When he’s tapped it all in I rest back in the seat and close my eyes, the bone deep tiredness I’m feeling finally crashing over me.  I must have fallen asleep — stupid of me — but when I come around we are turning down my street. 

“It’s just here,” I say, waving to a spot he can pull into, not quite outside my front door but close enough.  When Ryan stops the car he turns to me, looking like he wants to say something but doesn’t know how.  I wait, understanding from experience that sometimes people just need time and space to build up to verbalizing the things that they want to say.

“You don’t have to answer if this is too personal… I just… I wanted to know what it was like… the first time you were with someone new.”

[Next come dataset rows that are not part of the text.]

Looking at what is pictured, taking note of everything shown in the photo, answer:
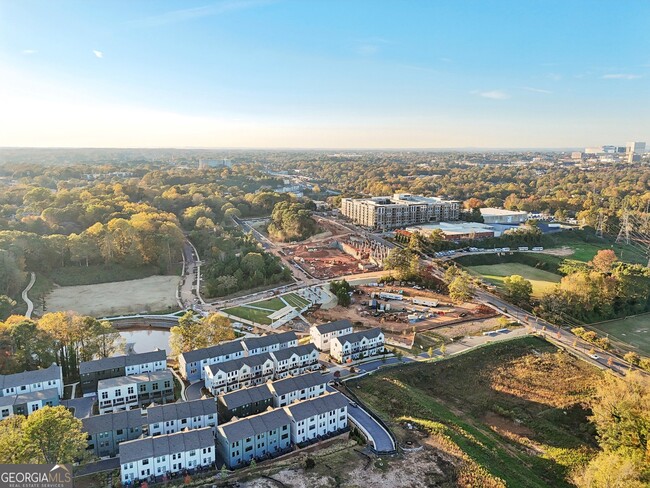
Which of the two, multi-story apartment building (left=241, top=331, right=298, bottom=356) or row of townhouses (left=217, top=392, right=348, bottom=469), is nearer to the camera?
row of townhouses (left=217, top=392, right=348, bottom=469)

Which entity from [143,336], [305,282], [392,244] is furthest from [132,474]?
[392,244]

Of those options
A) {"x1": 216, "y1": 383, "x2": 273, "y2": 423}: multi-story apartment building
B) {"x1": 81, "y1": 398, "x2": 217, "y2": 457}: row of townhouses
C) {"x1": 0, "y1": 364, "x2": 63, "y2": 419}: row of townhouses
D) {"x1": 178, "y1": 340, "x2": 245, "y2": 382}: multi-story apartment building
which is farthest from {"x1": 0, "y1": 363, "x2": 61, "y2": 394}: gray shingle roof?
{"x1": 216, "y1": 383, "x2": 273, "y2": 423}: multi-story apartment building

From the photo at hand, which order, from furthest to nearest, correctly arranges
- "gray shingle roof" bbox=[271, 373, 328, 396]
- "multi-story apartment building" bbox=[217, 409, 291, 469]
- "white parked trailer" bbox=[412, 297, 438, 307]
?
"white parked trailer" bbox=[412, 297, 438, 307]
"gray shingle roof" bbox=[271, 373, 328, 396]
"multi-story apartment building" bbox=[217, 409, 291, 469]

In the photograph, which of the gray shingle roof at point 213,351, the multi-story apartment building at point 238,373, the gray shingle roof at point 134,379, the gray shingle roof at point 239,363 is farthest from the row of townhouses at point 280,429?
the gray shingle roof at point 213,351

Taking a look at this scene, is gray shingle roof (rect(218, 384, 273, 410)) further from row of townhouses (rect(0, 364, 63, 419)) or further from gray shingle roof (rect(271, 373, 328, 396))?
row of townhouses (rect(0, 364, 63, 419))

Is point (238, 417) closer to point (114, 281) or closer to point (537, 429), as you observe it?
point (537, 429)

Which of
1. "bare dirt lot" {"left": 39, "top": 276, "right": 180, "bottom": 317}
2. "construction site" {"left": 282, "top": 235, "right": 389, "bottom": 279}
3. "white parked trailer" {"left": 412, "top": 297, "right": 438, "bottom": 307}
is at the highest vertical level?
"construction site" {"left": 282, "top": 235, "right": 389, "bottom": 279}
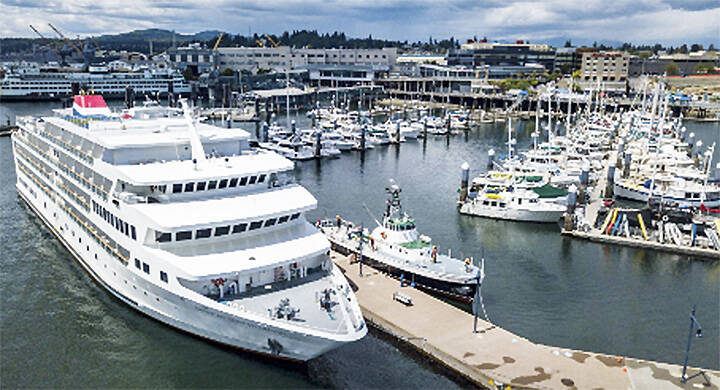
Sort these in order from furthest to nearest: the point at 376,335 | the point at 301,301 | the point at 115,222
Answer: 1. the point at 115,222
2. the point at 376,335
3. the point at 301,301

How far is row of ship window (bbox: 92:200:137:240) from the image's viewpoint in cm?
2683

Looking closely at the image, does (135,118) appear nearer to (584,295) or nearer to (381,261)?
(381,261)

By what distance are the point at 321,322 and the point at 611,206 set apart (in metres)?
39.0

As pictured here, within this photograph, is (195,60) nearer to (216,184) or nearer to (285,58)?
(285,58)

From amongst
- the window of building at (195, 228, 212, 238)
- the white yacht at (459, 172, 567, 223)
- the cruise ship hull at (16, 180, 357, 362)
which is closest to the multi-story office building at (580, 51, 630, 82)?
the white yacht at (459, 172, 567, 223)

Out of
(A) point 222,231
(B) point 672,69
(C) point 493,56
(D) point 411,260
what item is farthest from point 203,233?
(B) point 672,69

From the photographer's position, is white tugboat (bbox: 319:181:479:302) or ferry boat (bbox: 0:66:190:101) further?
ferry boat (bbox: 0:66:190:101)

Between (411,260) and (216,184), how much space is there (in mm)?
12760

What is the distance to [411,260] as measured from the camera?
34438 millimetres

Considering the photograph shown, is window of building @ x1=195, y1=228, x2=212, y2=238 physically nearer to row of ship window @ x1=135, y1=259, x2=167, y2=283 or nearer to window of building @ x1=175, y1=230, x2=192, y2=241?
window of building @ x1=175, y1=230, x2=192, y2=241

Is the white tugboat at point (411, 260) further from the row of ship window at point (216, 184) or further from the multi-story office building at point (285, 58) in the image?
the multi-story office building at point (285, 58)

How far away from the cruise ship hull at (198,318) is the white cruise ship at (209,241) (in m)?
0.07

I lower my gaze to my knees and fiddle with the straps on my purse.  Honesty is something I feel really strongly about but I’d be a liar if I said I wasn’t tempted to tell him what he wanted to hear.  That it was fine, good even.  That he would be that man again, the one who could let go and lose himself in pleasure without remembering what used to be, but that wouldn’t be fair or right, so I tell him the truth.

“It’s been three years and I haven’t been able to go there.  It feels like such a huge step, like it would close the door to that part of my life.  It’s not that I haven’t wanted to, it’s just… no one has understood enough for me feel like I could.”

Ryan is quiet, looking out of the window.  “Cindy,” he whispers.

It no longer feels right that he doesn’t know my real name because he knows so much of my hurt.  “Cindy’s my work name,” I tell him.  “My real name’s Jessie.”

“Jessie,” Ryan says, rolling the sound off his tongue. 

The air in the car feels alive with something.  Something that scares me.  My own foolish desire for physical contact with a man.  Maybe his desire to get back on the horse… pop his widower’s cherry so to speak.

I put my hand on the door.  This night isn’t about that.  It’s about me getting into my run-down room and sleeping before I make a rash decision I’m not going to be able to follow through on.

“I’m gonna go,” I say.  “Thanks for the ride.”

As I’m leaning to get out he puts his hand on my arm.  It’s gentle but I can feel how big and strong his grip could be if he wanted to use it that way and I get a shiver of fear and awareness running down my spine. 

I wait for him to say something, turning to look into his dark eyes that seem haunted.  “Are you working again tomorrow?” he asks.

I nod.  So that’s what he wants.  Another chance to see what I’ve got going on.

“I’ll see you then.”  He lets me go.                        

I’m out of the car quickly and jog towards my place, needing to get inside so I can calm my pounding heart. 

Ryan Gosling.  The actor has always managed to make me shiver.

Since Jackson died, I haven’t felt anything for any man, and I see enough of them.  I have no idea what I’m feeling for Ryan, but something tells me that tomorrow might bring a little more clarity.